Local reports said some stores in the county still had hundreds of shots available for people in high-risk groups, adding that several pharmacists at those stores agreed that interest in the shots appeared to be falling in recent days.

Over the weekend, a number of counties in US southeast state of Florida also are considering to offer vaccinations to the general public next week.

Even federal health officials are considering the similar possibility. "In the coming weeks we'll definitely be at the point where people won't have to go out of their way to find it (vaccine for A/H1N1)," said Tom Skinner, spokesman for the Centers for Disease Control and Prevention (CDC).

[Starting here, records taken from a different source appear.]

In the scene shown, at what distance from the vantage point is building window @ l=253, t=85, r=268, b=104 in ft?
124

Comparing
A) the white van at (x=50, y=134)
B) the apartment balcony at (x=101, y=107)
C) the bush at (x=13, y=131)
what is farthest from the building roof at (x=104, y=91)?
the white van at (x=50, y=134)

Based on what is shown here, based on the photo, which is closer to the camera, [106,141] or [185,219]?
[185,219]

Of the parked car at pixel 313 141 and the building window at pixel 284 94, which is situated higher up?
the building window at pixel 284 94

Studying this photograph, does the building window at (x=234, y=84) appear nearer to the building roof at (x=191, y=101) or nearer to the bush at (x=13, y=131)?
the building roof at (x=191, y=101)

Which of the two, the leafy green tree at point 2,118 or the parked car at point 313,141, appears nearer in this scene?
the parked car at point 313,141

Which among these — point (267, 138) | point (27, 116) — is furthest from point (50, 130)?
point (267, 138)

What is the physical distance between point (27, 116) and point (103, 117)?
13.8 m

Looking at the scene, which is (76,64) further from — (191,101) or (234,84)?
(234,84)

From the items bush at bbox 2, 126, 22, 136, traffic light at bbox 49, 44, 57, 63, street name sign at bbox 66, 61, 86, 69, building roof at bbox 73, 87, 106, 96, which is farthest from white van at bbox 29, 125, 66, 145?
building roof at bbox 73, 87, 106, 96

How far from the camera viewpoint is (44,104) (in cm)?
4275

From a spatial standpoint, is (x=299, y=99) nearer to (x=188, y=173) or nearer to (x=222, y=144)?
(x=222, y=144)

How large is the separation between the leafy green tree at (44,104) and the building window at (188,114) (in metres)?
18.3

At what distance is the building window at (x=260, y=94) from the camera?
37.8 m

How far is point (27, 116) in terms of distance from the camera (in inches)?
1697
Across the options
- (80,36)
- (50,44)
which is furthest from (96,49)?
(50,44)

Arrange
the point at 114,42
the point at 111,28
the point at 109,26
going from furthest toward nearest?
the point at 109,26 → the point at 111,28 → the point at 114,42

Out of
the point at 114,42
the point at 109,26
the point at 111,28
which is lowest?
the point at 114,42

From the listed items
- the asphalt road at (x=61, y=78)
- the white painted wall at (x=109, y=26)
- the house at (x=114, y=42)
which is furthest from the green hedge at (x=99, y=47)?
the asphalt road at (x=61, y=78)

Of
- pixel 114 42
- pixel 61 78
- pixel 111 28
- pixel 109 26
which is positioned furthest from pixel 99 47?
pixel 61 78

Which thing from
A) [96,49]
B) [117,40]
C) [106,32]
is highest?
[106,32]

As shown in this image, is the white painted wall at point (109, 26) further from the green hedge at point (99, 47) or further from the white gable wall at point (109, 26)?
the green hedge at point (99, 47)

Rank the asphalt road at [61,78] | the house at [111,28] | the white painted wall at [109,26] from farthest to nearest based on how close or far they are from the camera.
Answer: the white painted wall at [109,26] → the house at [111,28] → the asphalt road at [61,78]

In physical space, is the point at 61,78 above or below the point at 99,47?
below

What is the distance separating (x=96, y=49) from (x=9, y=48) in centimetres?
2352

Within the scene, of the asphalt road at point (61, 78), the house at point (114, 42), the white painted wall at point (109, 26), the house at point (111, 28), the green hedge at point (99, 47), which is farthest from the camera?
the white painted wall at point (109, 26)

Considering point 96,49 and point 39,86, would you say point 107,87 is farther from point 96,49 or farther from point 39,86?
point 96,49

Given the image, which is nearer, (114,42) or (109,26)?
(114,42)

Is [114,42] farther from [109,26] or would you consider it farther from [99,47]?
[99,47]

Nationwide, the A/H1N1 vaccination effort, which has been delayed by manufacturing problems, is to inoculate as many as 200 million Americans against the strain when the vaccine has become more widely available, federal officials have said.

The CDC has so far allocated 61.2 million doses of the vaccine around the country, but health officials say more doses will come soon.

"We're expecting to see vaccination efforts step up in concert with improved supplies," Dr. Anne Schuchat, director of the National Center for Immunization and Respiratory Diseases, said earlier in the week. "We really do think that December will be a big month for vaccinations."